Uma nova reunião entre a Federação Catarinense do Futebol, o Ministério Público e a Policia Militar, resultou numa nova suspensão sem tempo determinado á Gaviões. Desta vez, o fato gerou controvérsias devido à medida ter sido baseada no Termo de Ajustamento de Conduta, mas ele tinha validade apenas até o fim do Campeonato Catarinense.
- Eles (a gaviões) estão no direito deles de cobrar, mas não desta maneira, ninguém está de sacanagem aqui, somos todos país de família também. Agora acho que não deveria haver punição, ou pelo menos não dessa forma, mesmo porque fardados ou não, eles vão estar lá. – reclamou Asprilla, um dos atingidos pelo rojão.

*ENUNCIADO DA TAREFA*: Prossiga com a notícia acima sobre a nova suspensão da Gaviões, começando logo depois da fala de Asprilla.

*INFORMAÇÕES EXTRAÍDAS*:
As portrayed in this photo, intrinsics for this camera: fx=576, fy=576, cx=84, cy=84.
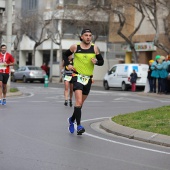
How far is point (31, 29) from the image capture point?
58.0m

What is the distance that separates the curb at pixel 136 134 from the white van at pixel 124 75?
901 inches

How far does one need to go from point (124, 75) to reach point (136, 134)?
82.1 feet

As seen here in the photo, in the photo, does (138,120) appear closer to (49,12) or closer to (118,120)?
(118,120)

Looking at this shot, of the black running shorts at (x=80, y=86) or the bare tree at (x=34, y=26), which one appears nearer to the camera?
the black running shorts at (x=80, y=86)

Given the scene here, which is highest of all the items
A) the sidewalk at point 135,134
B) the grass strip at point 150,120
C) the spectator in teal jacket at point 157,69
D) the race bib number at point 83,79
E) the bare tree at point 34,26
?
the bare tree at point 34,26

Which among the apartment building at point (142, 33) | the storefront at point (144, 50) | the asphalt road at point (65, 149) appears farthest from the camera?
the storefront at point (144, 50)

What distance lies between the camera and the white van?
3541 cm

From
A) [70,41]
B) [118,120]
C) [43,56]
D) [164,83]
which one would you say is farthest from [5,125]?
[43,56]

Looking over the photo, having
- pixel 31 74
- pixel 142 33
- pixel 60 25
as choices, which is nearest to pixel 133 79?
pixel 142 33

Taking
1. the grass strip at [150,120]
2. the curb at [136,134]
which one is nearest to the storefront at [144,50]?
the grass strip at [150,120]

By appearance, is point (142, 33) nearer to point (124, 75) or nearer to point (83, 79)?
point (124, 75)

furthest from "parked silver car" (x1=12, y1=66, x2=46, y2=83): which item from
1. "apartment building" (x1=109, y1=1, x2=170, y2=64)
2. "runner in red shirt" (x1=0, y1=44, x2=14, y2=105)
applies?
"runner in red shirt" (x1=0, y1=44, x2=14, y2=105)

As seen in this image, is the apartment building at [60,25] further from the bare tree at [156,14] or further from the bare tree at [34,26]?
the bare tree at [156,14]

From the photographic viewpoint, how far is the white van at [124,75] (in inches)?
1394
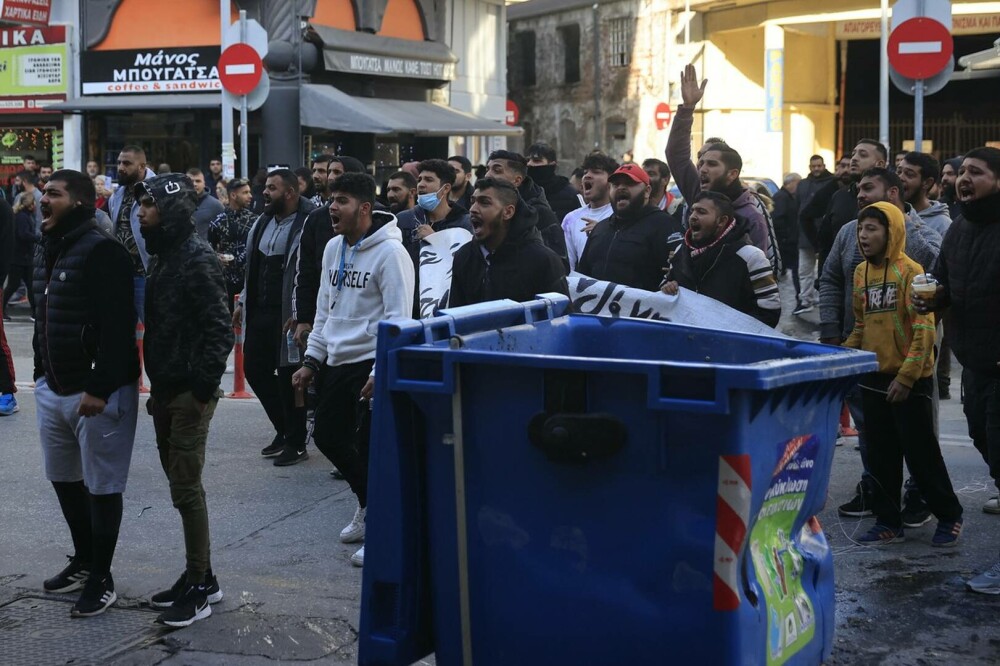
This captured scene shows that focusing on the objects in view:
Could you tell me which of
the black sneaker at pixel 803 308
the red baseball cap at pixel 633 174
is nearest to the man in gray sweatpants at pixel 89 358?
the red baseball cap at pixel 633 174

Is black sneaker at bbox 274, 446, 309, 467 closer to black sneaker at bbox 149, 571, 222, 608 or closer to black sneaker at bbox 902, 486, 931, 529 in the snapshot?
black sneaker at bbox 149, 571, 222, 608

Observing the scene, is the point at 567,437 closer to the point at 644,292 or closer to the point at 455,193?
the point at 644,292

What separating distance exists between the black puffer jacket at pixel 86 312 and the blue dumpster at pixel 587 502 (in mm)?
2028

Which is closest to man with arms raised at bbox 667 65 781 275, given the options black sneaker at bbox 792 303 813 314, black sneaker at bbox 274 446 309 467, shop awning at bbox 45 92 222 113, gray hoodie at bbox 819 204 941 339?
gray hoodie at bbox 819 204 941 339

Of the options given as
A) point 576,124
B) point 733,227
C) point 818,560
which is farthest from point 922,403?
point 576,124

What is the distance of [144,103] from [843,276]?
18.9m

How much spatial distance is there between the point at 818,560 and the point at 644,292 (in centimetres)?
260

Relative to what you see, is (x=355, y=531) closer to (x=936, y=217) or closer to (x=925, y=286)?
(x=925, y=286)

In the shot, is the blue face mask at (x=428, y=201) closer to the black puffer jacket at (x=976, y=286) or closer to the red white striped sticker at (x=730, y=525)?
the black puffer jacket at (x=976, y=286)

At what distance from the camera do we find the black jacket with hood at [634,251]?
7.80 metres

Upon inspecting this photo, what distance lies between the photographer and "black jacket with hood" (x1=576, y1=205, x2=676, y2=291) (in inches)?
307

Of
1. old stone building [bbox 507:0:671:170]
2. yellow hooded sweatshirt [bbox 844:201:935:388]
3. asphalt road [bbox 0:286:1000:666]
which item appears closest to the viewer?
asphalt road [bbox 0:286:1000:666]

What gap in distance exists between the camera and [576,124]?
134 ft

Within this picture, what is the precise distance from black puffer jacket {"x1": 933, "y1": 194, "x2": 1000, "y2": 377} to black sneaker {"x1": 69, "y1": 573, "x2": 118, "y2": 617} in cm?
397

*RESPOSTA FINAL*:
O meia Marquinho elogiou que os membros da torcida organizada sempre tiveram respeito ao cobrar ações do time e que este foi um caso isolado: “A punição foi demais, por mim o clube dava uma bronca e a história morria ali”.
O clima tenso se reflete nos treinamentos. Os jogadores, que já se preocupavam com a péssima campanha no Brasileirão, agora temem que a torcida, seu maior aliado, se transforme em mais uma pedra na chuteira. (Ps: Um dia depois de eu terminar o texto, a torcida do Figueirense foi ao treino com um cartaz de incentivo e eles "fizeram as pazes")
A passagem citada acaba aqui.